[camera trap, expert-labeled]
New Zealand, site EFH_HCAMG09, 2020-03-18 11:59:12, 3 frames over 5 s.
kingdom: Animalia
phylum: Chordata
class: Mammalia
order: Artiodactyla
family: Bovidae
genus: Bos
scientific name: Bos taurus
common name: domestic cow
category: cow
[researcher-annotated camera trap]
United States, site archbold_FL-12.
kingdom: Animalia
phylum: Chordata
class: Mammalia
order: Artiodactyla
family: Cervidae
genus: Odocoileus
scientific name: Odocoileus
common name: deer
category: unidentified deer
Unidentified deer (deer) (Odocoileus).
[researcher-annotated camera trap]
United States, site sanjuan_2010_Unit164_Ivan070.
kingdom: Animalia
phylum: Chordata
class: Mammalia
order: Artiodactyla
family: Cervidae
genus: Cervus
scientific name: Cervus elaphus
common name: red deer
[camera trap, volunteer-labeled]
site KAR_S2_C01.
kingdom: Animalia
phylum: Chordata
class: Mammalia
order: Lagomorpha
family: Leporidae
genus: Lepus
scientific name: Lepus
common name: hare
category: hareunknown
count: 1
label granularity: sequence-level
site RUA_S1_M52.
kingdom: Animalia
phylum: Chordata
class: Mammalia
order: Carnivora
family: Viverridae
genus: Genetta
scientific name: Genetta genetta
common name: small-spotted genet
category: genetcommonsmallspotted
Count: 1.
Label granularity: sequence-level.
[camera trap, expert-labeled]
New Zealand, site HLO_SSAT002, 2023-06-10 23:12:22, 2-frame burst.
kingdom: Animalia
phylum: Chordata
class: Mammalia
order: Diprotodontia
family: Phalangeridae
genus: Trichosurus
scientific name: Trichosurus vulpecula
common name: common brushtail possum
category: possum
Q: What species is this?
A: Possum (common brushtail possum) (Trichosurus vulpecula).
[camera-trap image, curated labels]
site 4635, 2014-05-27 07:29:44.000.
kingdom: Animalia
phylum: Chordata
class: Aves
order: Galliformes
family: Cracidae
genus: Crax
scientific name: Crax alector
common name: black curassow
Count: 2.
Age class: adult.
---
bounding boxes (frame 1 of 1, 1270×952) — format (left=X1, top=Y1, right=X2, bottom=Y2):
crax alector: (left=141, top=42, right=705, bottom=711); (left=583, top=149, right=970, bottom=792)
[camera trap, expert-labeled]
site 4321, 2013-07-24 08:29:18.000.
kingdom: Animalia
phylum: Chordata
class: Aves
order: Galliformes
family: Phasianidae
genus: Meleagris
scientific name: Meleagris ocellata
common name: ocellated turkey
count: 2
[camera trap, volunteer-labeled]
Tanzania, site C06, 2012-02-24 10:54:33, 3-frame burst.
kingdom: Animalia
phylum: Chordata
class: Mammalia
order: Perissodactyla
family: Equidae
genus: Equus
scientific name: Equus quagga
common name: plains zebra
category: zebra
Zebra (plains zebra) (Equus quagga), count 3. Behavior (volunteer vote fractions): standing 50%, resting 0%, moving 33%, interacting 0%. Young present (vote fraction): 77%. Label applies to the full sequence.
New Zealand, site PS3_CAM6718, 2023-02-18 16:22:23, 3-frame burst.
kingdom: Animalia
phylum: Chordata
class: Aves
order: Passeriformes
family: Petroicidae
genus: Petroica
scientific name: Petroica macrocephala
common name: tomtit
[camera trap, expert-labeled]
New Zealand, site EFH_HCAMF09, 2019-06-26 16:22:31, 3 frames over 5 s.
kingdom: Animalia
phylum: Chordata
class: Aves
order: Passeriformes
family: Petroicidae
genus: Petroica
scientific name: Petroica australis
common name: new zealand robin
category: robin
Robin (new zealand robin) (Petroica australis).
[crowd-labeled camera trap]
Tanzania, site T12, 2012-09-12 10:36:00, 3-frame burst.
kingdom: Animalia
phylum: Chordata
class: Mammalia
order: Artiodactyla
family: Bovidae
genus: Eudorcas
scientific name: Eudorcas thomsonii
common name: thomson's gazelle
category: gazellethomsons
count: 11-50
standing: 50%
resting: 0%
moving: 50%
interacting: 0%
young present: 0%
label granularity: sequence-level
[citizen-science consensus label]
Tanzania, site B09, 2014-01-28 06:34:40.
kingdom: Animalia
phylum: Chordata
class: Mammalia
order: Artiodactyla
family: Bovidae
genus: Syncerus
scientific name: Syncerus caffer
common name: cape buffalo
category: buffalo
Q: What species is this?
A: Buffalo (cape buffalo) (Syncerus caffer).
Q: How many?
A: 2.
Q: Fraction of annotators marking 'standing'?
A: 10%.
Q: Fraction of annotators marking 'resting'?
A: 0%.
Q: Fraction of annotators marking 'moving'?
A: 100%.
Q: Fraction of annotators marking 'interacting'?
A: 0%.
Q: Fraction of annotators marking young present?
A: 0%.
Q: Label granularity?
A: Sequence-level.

***

> What you should do: Word for word, give the whole listing again.

> Solution for this problem:
[camera trap, expert-labeled]
New Zealand, site EFH_HCAMG09, 2020-03-18 11:59:12, 3 frames over 5 s.
kingdom: Animalia
phylum: Chordata
class: Mammalia
order: Artiodactyla
family: Bovidae
genus: Bos
scientific name: Bos taurus
common name: domestic cow
category: cow
[researcher-annotated camera trap]
United States, site archbold_FL-12.
kingdom: Animalia
phylum: Chordata
class: Mammalia
order: Artiodactyla
family: Cervidae
genus: Odocoileus
scientific name: Odocoileus
common name: deer
category: unidentified deer
Unidentified deer (deer) (Odocoileus).
[researcher-annotated camera trap]
United States, site sanjuan_2010_Unit164_Ivan070.
kingdom: Animalia
phylum: Chordata
class: Mammalia
order: Artiodactyla
family: Cervidae
genus: Cervus
scientific name: Cervus elaphus
common name: red deer
[camera trap, volunteer-labeled]
site KAR_S2_C01.
kingdom: Animalia
phylum: Chordata
class: Mammalia
order: Lagomorpha
family: Leporidae
genus: Lepus
scientific name: Lepus
common name: hare
category: hareunknown
count: 1
label granularity: sequence-level
site RUA_S1_M52.
kingdom: Animalia
phylum: Chordata
class: Mammalia
order: Carnivora
family: Viverridae
genus: Genetta
scientific name: Genetta genetta
common name: small-spotted genet
category: genetcommonsmallspotted
Count: 1.
Label granularity: sequence-level.
[camera trap, expert-labeled]
New Zealand, site HLO_SSAT002, 2023-06-10 23:12:22, 2-frame burst.
kingdom: Animalia
phylum: Chordata
class: Mammalia
order: Diprotodontia
family: Phalangeridae
genus: Trichosurus
scientific name: Trichosurus vulpecula
common name: common brushtail possum
category: possum
Q: What species is this?
A: Possum (common brushtail possum) (Trichosurus vulpecula).
[camera-trap image, curated labels]
site 4635, 2014-05-27 07:29:44.000.
kingdom: Animalia
phylum: Chordata
class: Aves
order: Galliformes
family: Cracidae
genus: Crax
scientific name: Crax alector
common name: black curassow
Count: 2.
Age class: adult.
---
bounding boxes (frame 1 of 1, 1270×952) — format (left=X1, top=Y1, right=X2, bottom=Y2):
crax alector: (left=141, top=42, right=705, bottom=711); (left=583, top=149, right=970, bottom=792)
[camera trap, expert-labeled]
site 4321, 2013-07-24 08:29:18.000.
kingdom: Animalia
phylum: Chordata
class: Aves
order: Galliformes
family: Phasianidae
genus: Meleagris
scientific name: Meleagris ocellata
common name: ocellated turkey
count: 2
[camera trap, volunteer-labeled]
Tanzania, site C06, 2012-02-24 10:54:33, 3-frame burst.
kingdom: Animalia
phylum: Chordata
class: Mammalia
order: Perissodactyla
family: Equidae
genus: Equus
scientific name: Equus quagga
common name: plains zebra
category: zebra
Zebra (plains zebra) (Equus quagga), count 3. Behavior (volunteer vote fractions): standing 50%, resting 0%, moving 33%, interacting 0%. Young present (vote fraction): 77%. Label applies to the full sequence.
New Zealand, site PS3_CAM6718, 2023-02-18 16:22:23, 3-frame burst.
kingdom: Animalia
phylum: Chordata
class: Aves
order: Passeriformes
family: Petroicidae
genus: Petroica
scientific name: Petroica macrocephala
common name: tomtit
[camera trap, expert-labeled]
New Zealand, site EFH_HCAMF09, 2019-06-26 16:22:31, 3 frames over 5 s.
kingdom: Animalia
phylum: Chordata
class: Aves
order: Passeriformes
family: Petroicidae
genus: Petroica
scientific name: Petroica australis
common name: new zealand robin
category: robin
Robin (new zealand robin) (Petroica australis).
[crowd-labeled camera trap]
Tanzania, site T12, 2012-09-12 10:36:00, 3-frame burst.
kingdom: Animalia
phylum: Chordata
class: Mammalia
order: Artiodactyla
family: Bovidae
genus: Eudorcas
scientific name: Eudorcas thomsonii
common name: thomson's gazelle
category: gazellethomsons
count: 11-50
standing: 50%
resting: 0%
moving: 50%
interacting: 0%
young present: 0%
label granularity: sequence-level
[citizen-science consensus label]
Tanzania, site B09, 2014-01-28 06:34:40.
kingdom: Animalia
phylum: Chordata
class: Mammalia
order: Artiodactyla
family: Bovidae
genus: Syncerus
scientific name: Syncerus caffer
common name: cape buffalo
category: buffalo
Q: What species is this?
A: Buffalo (cape buffalo) (Syncerus caffer).
Q: How many?
A: 2.
Q: Fraction of annotators marking 'standing'?
A: 10%.
Q: Fraction of annotators marking 'resting'?
A: 0%.
Q: Fraction of annotators marking 'moving'?
A: 100%.
Q: Fraction of annotators marking 'interacting'?
A: 0%.
Q: Fraction of annotators marking young present?
A: 0%.
Q: Label granularity?
A: Sequence-level.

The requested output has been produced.